The general approach: be vague but honest
You frame the gap as a health issue that is now fully resolved, without naming the condition. This is truthful, non-stigmatizing, and closes the subject cleanly.
Example phrases:
- "I dealt with a serious health issue that required extended treatment. It's fully resolved and I have a strong support system in place — I'm ready to commit fully."
- "I had a medical situation that needed my full attention. I've been stable and well for [X time] and I'm eager to get back to work."
- "I took time off to address a health matter. It's behind me now and I'm in great shape going forward."
The word "health" covers physical and mental health equally — you're not lying, and most interviewers won't push further. If they do, "It's a personal medical matter I'd prefer not to go into detail on" is a complete and acceptable answer.
Practical things that help a lot
Fill the gap where possible.

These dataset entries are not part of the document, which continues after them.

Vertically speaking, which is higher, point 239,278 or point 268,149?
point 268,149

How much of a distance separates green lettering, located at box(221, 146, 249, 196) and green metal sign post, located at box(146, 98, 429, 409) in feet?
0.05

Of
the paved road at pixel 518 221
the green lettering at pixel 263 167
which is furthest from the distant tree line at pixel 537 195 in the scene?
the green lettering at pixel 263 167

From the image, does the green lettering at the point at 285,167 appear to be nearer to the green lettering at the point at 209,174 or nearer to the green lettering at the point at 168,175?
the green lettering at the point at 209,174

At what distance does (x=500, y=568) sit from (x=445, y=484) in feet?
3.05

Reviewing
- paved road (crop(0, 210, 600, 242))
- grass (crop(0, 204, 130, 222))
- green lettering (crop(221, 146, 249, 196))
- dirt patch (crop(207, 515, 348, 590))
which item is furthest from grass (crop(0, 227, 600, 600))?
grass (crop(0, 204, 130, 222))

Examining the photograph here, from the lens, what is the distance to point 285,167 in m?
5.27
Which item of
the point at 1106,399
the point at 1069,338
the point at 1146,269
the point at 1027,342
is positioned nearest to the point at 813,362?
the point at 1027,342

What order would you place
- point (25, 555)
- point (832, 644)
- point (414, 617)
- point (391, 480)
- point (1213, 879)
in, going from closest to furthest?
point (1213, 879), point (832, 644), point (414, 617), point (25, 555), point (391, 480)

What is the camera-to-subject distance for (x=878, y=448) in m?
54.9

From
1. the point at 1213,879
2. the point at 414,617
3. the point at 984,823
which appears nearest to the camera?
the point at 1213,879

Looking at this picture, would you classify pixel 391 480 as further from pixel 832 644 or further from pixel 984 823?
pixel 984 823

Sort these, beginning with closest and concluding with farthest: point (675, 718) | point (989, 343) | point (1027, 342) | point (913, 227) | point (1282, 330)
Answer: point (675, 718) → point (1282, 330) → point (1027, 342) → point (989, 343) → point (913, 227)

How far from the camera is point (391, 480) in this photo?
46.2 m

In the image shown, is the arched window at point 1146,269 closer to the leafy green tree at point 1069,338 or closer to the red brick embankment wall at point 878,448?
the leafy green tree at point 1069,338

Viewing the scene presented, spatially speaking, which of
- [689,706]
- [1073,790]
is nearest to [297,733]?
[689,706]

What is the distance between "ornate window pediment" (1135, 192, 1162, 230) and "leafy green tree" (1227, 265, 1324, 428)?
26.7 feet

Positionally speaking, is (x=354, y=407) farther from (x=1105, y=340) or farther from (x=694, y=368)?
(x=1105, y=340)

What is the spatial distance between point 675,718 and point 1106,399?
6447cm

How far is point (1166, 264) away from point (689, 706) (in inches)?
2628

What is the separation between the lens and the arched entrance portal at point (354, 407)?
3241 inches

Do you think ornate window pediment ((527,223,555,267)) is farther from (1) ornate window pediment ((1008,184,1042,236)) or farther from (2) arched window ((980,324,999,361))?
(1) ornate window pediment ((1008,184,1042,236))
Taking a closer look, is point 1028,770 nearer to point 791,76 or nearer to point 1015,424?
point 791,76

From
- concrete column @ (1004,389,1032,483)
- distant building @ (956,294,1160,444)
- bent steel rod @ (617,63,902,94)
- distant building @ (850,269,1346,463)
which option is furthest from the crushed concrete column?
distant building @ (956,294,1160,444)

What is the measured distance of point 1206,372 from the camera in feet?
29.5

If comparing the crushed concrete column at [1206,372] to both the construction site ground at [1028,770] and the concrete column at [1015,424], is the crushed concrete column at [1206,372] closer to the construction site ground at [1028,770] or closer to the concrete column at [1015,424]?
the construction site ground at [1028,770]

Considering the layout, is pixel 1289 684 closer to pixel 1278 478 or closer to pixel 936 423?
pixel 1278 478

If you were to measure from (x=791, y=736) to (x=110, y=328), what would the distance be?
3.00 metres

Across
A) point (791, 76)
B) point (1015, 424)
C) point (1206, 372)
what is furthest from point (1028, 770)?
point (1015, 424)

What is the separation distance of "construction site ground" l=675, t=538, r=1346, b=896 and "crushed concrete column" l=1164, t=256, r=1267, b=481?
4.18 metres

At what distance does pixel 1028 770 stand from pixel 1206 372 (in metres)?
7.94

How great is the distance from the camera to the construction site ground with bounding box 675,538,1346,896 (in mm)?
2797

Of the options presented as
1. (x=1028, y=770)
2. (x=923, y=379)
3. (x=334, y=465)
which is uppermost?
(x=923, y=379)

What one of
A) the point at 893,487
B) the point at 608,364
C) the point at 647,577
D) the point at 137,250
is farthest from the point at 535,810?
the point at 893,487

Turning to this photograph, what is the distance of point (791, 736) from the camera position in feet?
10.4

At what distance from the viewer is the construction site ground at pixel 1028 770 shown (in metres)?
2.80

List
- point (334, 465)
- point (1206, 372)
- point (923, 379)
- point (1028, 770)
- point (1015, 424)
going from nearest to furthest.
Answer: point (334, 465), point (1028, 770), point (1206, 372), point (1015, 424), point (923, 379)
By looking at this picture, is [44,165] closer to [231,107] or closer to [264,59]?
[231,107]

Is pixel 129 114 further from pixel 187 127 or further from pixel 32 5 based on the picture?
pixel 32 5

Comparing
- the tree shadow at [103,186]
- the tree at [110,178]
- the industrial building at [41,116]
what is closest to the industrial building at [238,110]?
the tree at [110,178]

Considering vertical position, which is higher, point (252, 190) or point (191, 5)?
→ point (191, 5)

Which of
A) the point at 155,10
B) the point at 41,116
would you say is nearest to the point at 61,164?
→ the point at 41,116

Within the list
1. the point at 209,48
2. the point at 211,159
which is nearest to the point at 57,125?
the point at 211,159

Even small things reduce the visual impact of the gap on a CV:
- Any volunteering, even informal
- Any courses, certifications, or self-study (online courses count)
- Freelance or one-off work, even minor
- Caring for a family member (vague but legitimate)
You don't need to have done much — even one or two things to point to changes the narrative from "blank years" to "health + kept active where possible."
Lead with your skills, not your timeline. A skills-based or functional CV format emphasizes what you can do over chronological employment history. This softens the gap before they even get to it.
References matter more now. A strong reference from your previous field who can speak to your competence pre-gap is gold. It anchors you as a capable professional who had a health blip, not someone with a mysterious history.
Apply to places that signal they care about this. Many employers now explicitly flag mental health awareness or disability-friendly hiring. These aren't pity hires — they're environments where your situation is genuinely less of an obstacle.
On disclosure
In most countries you have no legal obligation to disclose a mental health condition during hiring. Once hired, if you need reasonable accommodations, you may disclose to HR (confidentially) to access those — but that's your choice, your timeline.
Some people find that being open after getting the job and building trust works well. Others never disclose and it's never an issue. Both are valid.
The mindset piece
A 3-4 year gap for serious illness is not disqualifying — it's just a hurdle to frame well. You clearly have insight, you've built stability, and you're approaching this thoughtfully. Hiring managers who matter will see someone who dealt with something hard and came out the other side ready to work. The ones who wouldn't see that aren't employers you'd want anyway.
You've got this. Good luck with the prep.